Université du Québec à Rimouski
Candidat M.Sc.

superviseur(e): François Vézina
Oliver Love, Université de Windsor
Début: 2025-09-01

Projet

Réchauffement de l'Arctique et surchauffe chez le plectrophane des neiges: comparaison de la performance reproductive aux extrêmes de l'aire de reproduction.
En Arctique, le réchauffement climatique s’effectue à un rythme nettement plus rapide que dans le reste du monde. Les espèces qui y vivent, adaptées à des conditions de froid extrême par des mécanismes physiologiques et comportementaux spécialisés, pourraient présenter une capacité limitée à dissiper la chaleur. Chez le plectrophane des neiges (Plectrophenax nivalis), un passereau arctique caractérisé par une isolation thermique exceptionnelle mais une faible tolérance aux températures même modérées, les hausses de température prévues pourraient compromettre le succès reproducteur de l’espèce, notamment par un risque accru d’hyperthermie lors d’efforts prolongés.

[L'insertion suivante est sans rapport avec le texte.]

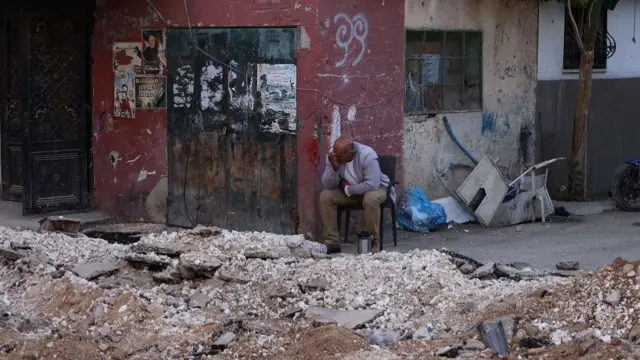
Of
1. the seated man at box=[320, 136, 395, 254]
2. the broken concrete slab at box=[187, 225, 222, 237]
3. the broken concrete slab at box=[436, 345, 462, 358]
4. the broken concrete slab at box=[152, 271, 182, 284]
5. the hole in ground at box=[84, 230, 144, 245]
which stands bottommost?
the broken concrete slab at box=[436, 345, 462, 358]

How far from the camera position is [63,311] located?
336 inches

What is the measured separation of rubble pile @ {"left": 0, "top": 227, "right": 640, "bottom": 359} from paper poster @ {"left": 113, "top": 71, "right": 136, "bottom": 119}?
357 centimetres

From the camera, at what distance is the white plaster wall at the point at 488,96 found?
43.5ft

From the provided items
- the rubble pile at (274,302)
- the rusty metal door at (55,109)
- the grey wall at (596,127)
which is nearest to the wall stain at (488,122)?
the grey wall at (596,127)

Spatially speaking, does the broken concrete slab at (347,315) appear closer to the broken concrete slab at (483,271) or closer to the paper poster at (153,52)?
the broken concrete slab at (483,271)

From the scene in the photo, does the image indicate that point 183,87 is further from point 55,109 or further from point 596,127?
point 596,127

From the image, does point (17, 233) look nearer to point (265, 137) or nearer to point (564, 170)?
point (265, 137)

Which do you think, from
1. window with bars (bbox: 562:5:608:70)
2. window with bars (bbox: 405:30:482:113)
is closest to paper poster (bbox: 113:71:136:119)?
window with bars (bbox: 405:30:482:113)

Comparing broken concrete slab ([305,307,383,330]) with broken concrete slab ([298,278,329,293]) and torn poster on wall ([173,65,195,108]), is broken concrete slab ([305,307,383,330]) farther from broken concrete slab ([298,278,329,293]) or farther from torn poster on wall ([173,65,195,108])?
torn poster on wall ([173,65,195,108])

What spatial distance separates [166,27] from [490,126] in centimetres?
454

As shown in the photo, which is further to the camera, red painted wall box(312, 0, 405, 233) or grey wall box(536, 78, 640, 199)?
grey wall box(536, 78, 640, 199)

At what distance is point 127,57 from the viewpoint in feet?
44.2

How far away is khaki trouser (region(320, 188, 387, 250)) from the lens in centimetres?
1121

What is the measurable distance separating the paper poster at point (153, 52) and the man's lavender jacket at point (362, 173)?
2875 millimetres
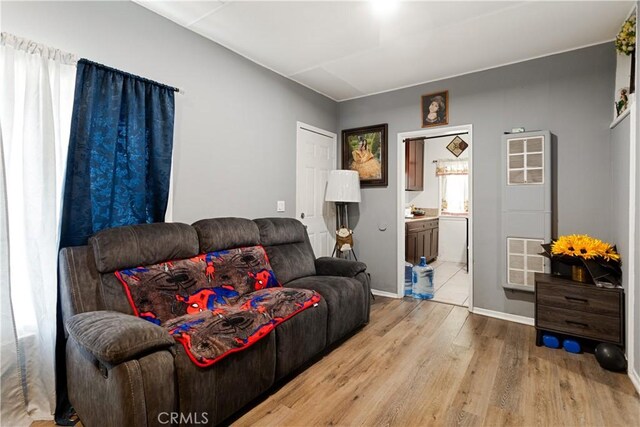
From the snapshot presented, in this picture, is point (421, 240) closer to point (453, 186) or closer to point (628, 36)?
point (453, 186)

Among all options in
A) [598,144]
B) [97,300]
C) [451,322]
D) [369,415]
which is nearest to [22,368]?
[97,300]

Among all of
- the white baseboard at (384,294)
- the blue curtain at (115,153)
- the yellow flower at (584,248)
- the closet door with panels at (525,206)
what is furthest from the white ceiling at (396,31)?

Toutefois, la vaste hétérogénéité climatique et environnementale de l’Arctique laisse présager que les effets du réchauffement ne seront pas uniformes à travers l’aire de reproduction de l’espèce. Mon projet vise à comparer les effets de l’environnement thermique sur la performance reproductive du plectrophane des neiges entre le Haut et le Bas Arctique. D’abord, nous comparerons les paramètres reproductifs (taille de la ponte, succès d’éclosion et d’envol, phénologie de la reproduction et croissance des oisillons) des deux sites. Ensuite, nous comparerons les patrons journaliers d’approvisionnement des oisillons en fonction de l’environnement thermique. Finalement, nous comparerons le stress thermique et ses effets sur la performance reproductive du plectrophane des neiges aux extrêmes de son aire de reproduction.